Ingatkan diri sendiri: hidup nggak hitam-putih – Dunia nggak cuma isi “pro” atau “kontra.” Ada banyak abu-abu yang justru menarik untuk dipelajari.

Menutup Gelembung atau Membukanya?

Akhirnya, bubble bias ini memang pilihan. Mau terus hidup di dalam gelembung yang nyaman, atau berani keluar dan lihat dunia dengan lebih luas?
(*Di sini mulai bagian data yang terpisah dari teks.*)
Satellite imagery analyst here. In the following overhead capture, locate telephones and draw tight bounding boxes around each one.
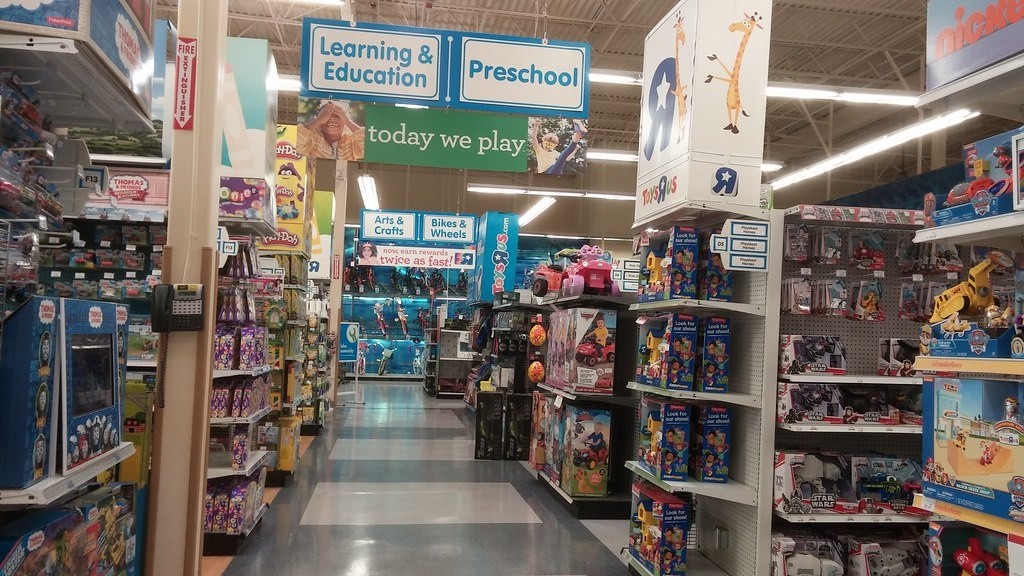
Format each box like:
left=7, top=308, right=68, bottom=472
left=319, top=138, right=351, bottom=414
left=151, top=283, right=205, bottom=333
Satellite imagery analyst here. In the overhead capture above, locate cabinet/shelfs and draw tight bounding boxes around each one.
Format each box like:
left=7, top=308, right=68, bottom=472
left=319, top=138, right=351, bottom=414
left=0, top=0, right=278, bottom=576
left=421, top=296, right=486, bottom=400
left=342, top=228, right=468, bottom=378
left=463, top=301, right=545, bottom=413
left=622, top=203, right=925, bottom=576
left=909, top=52, right=1024, bottom=576
left=530, top=292, right=633, bottom=520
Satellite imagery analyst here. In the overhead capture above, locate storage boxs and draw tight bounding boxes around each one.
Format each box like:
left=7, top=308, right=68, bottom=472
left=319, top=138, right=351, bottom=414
left=769, top=449, right=928, bottom=576
left=635, top=225, right=733, bottom=303
left=218, top=176, right=279, bottom=231
left=920, top=377, right=1024, bottom=523
left=529, top=390, right=612, bottom=498
left=962, top=125, right=1024, bottom=212
left=777, top=382, right=922, bottom=426
left=628, top=482, right=688, bottom=576
left=0, top=0, right=154, bottom=120
left=474, top=391, right=533, bottom=462
left=545, top=307, right=618, bottom=396
left=254, top=255, right=314, bottom=471
left=931, top=193, right=1013, bottom=227
left=637, top=396, right=732, bottom=484
left=636, top=312, right=731, bottom=393
left=0, top=482, right=137, bottom=576
left=927, top=520, right=1024, bottom=576
left=779, top=334, right=848, bottom=375
left=929, top=324, right=1014, bottom=358
left=0, top=293, right=131, bottom=490
left=25, top=480, right=105, bottom=511
left=276, top=254, right=281, bottom=268
left=876, top=338, right=926, bottom=377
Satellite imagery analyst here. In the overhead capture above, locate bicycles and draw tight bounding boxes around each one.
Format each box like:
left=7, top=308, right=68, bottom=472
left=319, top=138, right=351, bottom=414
left=415, top=307, right=429, bottom=326
left=412, top=346, right=428, bottom=375
left=394, top=300, right=408, bottom=336
left=377, top=342, right=397, bottom=375
left=344, top=259, right=468, bottom=295
left=370, top=301, right=389, bottom=338
left=356, top=341, right=376, bottom=375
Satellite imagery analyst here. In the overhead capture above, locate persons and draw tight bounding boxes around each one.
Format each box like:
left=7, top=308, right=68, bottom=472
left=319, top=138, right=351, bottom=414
left=585, top=317, right=608, bottom=358
left=296, top=102, right=364, bottom=161
left=532, top=118, right=588, bottom=174
left=580, top=422, right=605, bottom=455
left=358, top=242, right=379, bottom=265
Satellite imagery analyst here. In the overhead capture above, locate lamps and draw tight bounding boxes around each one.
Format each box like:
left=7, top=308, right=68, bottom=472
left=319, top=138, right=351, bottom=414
left=588, top=67, right=920, bottom=107
left=466, top=182, right=637, bottom=202
left=517, top=195, right=557, bottom=228
left=767, top=107, right=981, bottom=192
left=357, top=173, right=380, bottom=212
left=586, top=147, right=784, bottom=173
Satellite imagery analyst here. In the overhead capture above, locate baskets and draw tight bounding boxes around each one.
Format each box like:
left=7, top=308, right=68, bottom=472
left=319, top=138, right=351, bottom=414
left=383, top=348, right=393, bottom=358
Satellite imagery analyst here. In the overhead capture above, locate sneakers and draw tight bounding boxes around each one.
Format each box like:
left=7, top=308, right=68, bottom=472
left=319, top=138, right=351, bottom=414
left=573, top=118, right=588, bottom=138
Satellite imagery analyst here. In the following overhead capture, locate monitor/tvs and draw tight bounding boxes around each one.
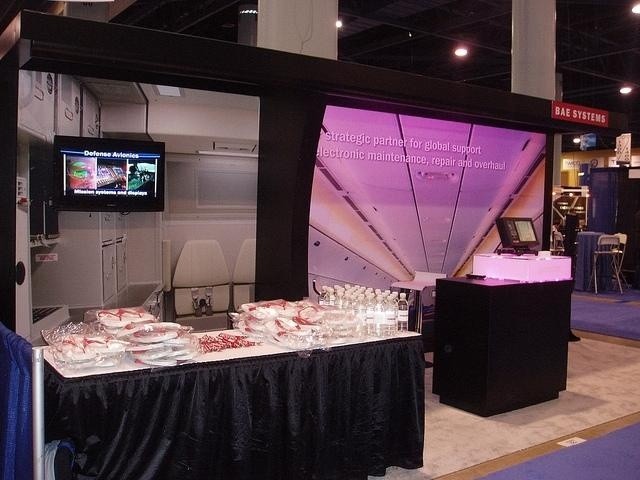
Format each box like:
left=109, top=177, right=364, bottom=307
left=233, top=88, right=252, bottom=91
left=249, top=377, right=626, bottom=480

Sebagai seorang ibu, seorang perempuan, sekaligus penulis blog yang suka berbagi cerita, aku rasa pilihan kedua lebih sehat. Capek iya, ribet iya, tapi manfaatnya jauh lebih besar.
Karena dengan keluar dari bubble bias, aku bukan cuma bisa jadi warga negara yang lebih kritis dalam politik, tapi juga jadi manusia yang lebih sabar, lebih open-minded, dan lebih bahagia.

Dan bukankah itu yang kita cari dalam hidup? Sebuah keseimbangan antara menjaga pikiran tetap waras (mental health mom) dan tetap up-to-date dengan dunia, sambil terus menjalani lifestyle ibu millennial yang serba multitasking ini.

Jadi, gimana dengan kamu? Masih betah di dalam bubble bias, atau siap buka gelembungmu sendiri?